因这次梅翰林之子这次并未考中,家公子心里烦郁,近日同宝琴还有些口角。宝琴年纪毕竟小,觉得委屈,还曾回家来哭过,还是岫烟劝她:“倘若你都要哭了,你姐姐该如何呢?眼下在我们这里哭哭便罢了,可莫要叫太太听见,她更要替宝姐姐哭了。”到晚间,梅公子又来接她,她便又觉得自己恃宠而骄了些,破涕为笑,跟着丈夫回去了。宝琴本是旁支的女儿,其实论出身是比不得族长之女的宝钗的,只是嫁的人不同,便天上地下了。薛蝌心里自然是胞妹宝琴更为重要的,但毕竟也和宝钗姐弟一场,不忍看她太过艰难。如今见她虽处绝境,尚未放弃,岂有不支持之理?
宝钗笑道:“我也只在顺境里帮着搭把手张罗过,如今人脉全无,本钱微薄,不管是做什么生意,多半开头也难做,到时候有不懂的,还望你指点。”
“万事开头难,不过姐姐一向聪慧,定是难不倒的。我做弟弟的自然会竭尽全力帮忙。”薛蝌忙道。
只是他其实心里也知道,宝钗要做生意,比起外头的麻烦,最困难确实是她公公婆婆的阻挠了。尤其是如今贾兰考了进士,贾家的声势又要上去了,更是不可能让儿媳妇出去打点生意的。远的不说,近的就说王熙凤,那是她亲表姐,可是个一等一的能干媳妇,后来能干到抄家灭族了。有这等例子在前面,王夫人怕是宁愿媳妇吃糠咽菜的,也不愿她出去“能干”、“做生意”了。
宝钗回了房间,只对莺儿道:“咱们过两天就回去,先跟妈妈说好,盘一个铺子下来,其他的再做打算。”

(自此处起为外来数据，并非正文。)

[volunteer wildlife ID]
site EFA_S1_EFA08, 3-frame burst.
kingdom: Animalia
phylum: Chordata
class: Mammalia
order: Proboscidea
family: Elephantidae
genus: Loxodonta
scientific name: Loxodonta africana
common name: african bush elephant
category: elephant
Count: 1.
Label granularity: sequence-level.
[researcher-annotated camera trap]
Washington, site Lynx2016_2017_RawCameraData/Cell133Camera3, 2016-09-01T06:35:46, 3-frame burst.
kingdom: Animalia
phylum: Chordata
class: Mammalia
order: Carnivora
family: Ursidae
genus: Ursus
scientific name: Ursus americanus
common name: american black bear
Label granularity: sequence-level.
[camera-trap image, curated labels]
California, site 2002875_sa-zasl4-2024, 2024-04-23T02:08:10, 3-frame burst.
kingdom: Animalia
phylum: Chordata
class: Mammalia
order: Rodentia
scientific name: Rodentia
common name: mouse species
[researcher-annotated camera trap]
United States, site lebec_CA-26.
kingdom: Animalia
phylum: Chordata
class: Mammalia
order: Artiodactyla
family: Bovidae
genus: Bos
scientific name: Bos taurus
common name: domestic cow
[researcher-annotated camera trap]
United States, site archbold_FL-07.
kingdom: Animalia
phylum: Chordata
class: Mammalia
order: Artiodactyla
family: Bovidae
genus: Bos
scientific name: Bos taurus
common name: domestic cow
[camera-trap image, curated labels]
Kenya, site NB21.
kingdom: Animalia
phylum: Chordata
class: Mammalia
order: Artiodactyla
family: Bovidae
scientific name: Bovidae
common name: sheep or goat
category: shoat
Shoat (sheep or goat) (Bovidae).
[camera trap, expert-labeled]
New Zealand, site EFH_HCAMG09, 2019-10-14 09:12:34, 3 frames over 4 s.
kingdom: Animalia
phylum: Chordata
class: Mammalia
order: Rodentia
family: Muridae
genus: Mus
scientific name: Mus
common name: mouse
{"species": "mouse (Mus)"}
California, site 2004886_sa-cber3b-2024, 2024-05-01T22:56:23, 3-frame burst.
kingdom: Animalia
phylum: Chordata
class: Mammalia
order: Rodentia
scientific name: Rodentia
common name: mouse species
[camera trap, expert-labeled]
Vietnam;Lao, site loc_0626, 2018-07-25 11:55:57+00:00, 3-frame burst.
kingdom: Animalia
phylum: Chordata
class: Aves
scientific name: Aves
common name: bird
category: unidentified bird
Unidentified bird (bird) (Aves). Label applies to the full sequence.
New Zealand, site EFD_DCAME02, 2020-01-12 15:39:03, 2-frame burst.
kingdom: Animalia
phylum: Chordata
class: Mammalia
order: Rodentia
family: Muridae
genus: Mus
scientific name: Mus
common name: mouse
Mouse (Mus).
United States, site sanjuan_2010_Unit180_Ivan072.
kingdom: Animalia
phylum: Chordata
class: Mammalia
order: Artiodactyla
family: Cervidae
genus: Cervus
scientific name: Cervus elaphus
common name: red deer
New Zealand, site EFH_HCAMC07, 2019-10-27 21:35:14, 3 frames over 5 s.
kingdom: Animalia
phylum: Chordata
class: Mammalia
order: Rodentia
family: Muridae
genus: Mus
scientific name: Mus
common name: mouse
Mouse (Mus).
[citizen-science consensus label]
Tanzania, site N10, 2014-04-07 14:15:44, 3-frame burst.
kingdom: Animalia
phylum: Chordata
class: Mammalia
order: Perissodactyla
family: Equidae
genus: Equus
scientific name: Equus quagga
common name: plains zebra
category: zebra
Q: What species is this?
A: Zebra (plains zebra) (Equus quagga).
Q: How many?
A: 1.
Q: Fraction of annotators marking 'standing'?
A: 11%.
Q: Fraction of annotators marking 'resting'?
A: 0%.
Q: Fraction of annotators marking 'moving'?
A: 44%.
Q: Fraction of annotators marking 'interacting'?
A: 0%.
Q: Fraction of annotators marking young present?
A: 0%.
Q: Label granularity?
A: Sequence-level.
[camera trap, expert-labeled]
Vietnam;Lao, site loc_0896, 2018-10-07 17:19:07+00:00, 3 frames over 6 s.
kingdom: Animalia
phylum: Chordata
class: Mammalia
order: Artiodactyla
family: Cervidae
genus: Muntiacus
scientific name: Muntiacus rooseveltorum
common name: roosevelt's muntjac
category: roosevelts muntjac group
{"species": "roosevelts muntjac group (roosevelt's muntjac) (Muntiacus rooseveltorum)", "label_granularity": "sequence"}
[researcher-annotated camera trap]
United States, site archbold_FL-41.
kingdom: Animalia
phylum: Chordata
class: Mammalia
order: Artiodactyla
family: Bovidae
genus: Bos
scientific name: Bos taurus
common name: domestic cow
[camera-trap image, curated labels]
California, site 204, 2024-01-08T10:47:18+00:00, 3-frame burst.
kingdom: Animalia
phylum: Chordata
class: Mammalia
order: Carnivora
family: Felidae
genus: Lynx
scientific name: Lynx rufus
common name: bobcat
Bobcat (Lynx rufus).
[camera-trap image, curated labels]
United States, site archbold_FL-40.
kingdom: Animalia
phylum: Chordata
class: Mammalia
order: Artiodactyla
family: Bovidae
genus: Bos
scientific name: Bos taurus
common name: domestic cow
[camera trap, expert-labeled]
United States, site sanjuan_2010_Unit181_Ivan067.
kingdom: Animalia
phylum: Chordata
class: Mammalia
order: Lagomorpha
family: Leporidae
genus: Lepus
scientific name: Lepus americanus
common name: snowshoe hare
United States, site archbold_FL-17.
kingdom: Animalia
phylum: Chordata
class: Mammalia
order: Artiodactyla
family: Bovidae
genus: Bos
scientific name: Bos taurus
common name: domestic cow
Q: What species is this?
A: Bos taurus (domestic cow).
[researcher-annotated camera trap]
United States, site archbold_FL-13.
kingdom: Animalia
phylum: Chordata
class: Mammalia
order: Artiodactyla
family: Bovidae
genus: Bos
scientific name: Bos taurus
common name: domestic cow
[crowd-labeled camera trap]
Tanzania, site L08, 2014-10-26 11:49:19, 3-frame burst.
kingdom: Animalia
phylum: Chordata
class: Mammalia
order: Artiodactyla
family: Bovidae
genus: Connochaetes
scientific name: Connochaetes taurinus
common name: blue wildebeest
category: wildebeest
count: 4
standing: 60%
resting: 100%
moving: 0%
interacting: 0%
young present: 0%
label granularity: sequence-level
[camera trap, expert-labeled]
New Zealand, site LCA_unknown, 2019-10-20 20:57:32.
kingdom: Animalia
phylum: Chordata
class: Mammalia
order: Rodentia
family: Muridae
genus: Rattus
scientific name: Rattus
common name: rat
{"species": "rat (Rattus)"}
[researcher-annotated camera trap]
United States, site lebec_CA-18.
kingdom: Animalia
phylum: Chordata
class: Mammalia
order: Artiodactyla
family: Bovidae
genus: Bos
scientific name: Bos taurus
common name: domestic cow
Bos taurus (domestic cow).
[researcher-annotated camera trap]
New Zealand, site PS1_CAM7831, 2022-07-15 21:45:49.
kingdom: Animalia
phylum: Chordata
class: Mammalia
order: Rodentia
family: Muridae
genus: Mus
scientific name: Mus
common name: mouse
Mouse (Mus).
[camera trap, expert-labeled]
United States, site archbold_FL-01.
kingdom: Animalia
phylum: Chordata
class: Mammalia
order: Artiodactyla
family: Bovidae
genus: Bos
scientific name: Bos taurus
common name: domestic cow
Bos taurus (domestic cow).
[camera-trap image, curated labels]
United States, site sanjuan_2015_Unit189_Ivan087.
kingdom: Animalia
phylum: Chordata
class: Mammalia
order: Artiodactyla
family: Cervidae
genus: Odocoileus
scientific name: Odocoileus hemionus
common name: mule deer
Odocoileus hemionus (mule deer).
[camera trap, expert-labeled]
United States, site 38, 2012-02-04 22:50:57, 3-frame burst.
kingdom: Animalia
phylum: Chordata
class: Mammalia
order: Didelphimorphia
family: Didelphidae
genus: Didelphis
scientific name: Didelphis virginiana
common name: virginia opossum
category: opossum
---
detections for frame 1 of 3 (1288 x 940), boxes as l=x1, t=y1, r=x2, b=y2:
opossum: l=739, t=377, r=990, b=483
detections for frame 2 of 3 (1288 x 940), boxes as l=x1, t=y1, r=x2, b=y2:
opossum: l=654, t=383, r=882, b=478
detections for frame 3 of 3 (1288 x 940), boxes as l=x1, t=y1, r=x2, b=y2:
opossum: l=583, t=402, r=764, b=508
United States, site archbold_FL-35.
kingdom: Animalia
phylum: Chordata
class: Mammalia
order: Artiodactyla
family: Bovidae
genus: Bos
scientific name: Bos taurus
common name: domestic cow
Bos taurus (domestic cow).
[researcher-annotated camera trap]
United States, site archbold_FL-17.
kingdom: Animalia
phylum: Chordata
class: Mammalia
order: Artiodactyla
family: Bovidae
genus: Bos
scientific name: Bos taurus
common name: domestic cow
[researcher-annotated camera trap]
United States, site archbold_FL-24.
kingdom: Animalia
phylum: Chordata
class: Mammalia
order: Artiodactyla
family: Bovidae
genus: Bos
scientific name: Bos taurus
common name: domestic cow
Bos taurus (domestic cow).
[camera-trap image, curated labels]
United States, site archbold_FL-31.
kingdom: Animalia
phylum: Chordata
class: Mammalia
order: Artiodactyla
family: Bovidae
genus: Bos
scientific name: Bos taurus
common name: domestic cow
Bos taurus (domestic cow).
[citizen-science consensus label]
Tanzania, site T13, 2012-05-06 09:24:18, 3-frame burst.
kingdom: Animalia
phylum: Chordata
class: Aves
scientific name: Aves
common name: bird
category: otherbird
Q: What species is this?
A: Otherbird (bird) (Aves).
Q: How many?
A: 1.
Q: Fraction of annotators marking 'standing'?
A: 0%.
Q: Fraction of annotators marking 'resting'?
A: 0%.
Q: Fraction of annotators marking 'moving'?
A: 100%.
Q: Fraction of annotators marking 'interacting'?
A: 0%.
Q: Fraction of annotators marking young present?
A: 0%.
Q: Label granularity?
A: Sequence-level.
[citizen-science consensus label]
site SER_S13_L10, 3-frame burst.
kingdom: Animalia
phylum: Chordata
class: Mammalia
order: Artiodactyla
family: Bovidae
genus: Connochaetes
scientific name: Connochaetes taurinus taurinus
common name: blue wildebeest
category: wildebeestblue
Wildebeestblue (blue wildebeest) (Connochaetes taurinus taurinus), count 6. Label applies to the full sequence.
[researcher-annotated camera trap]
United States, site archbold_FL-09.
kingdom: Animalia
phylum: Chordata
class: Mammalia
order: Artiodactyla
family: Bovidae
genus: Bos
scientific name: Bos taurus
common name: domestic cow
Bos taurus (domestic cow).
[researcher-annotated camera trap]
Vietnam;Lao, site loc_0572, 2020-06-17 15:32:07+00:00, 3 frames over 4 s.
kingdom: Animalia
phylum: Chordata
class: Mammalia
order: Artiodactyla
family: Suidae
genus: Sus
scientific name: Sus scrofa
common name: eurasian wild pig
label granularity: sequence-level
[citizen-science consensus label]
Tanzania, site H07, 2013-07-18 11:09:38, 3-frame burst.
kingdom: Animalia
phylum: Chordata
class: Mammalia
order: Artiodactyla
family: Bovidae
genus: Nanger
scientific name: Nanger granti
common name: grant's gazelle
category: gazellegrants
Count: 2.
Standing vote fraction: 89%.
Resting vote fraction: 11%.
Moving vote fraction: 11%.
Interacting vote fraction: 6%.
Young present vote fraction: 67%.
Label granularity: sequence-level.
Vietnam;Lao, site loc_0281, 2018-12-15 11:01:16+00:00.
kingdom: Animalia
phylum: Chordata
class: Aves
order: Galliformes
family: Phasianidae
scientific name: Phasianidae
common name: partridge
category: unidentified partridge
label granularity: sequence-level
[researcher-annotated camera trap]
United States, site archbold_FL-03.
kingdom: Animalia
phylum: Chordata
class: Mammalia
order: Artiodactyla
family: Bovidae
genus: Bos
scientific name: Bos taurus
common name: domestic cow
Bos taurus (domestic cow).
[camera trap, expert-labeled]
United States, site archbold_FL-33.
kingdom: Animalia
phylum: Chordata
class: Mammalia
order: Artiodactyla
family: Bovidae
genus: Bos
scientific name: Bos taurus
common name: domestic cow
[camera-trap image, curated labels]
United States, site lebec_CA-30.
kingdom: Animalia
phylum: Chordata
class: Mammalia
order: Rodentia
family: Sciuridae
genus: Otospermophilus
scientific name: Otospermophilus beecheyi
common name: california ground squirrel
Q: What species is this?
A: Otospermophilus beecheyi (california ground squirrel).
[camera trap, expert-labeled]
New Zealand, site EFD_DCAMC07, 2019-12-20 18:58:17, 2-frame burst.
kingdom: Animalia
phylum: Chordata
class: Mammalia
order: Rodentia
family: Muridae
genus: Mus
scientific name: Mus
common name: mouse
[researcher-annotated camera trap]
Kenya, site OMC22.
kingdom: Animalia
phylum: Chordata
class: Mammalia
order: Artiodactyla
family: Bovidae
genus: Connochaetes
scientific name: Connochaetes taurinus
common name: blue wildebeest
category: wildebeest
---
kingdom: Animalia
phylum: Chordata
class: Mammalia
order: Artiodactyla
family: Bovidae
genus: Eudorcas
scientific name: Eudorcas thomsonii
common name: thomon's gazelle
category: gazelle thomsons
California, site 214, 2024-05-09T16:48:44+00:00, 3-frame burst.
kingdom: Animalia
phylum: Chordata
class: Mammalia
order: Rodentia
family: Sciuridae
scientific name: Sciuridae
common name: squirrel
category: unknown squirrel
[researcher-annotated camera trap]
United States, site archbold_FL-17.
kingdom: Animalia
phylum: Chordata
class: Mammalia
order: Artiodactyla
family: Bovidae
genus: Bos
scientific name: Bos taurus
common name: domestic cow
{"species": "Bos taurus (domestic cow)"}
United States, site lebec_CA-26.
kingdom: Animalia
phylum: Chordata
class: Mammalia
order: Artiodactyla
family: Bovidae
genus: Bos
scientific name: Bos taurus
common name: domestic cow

莺儿为难道:“先不说咱们这里的太太,只怕奶奶娘家的太太都不肯答应呢。”
“由不得她答应不答应了。”宝钗苦笑道,“你看看如今家里是什么光景?指望着兰哥儿一个人做官就能飞黄腾达么?就是状元郎也得从六品翰林一步步地做起呢。别说他只能先从七品官做起了。他的俸禄肯定是要先紧着珠大嫂子的,余下还有多少?当年家里头有大老爷、老爷一起拿俸禄,都入不敷出的,如今田庄农舍都变卖了,说是家里要起复,也不是这一年两年的事。我总不能真过得连袭人都不如,要靠她接济吧。”况且宝玉走了,袭人伤心欲绝,也跟着哭了好几场,日后只怕记挂着湘云都比她这个二奶奶多。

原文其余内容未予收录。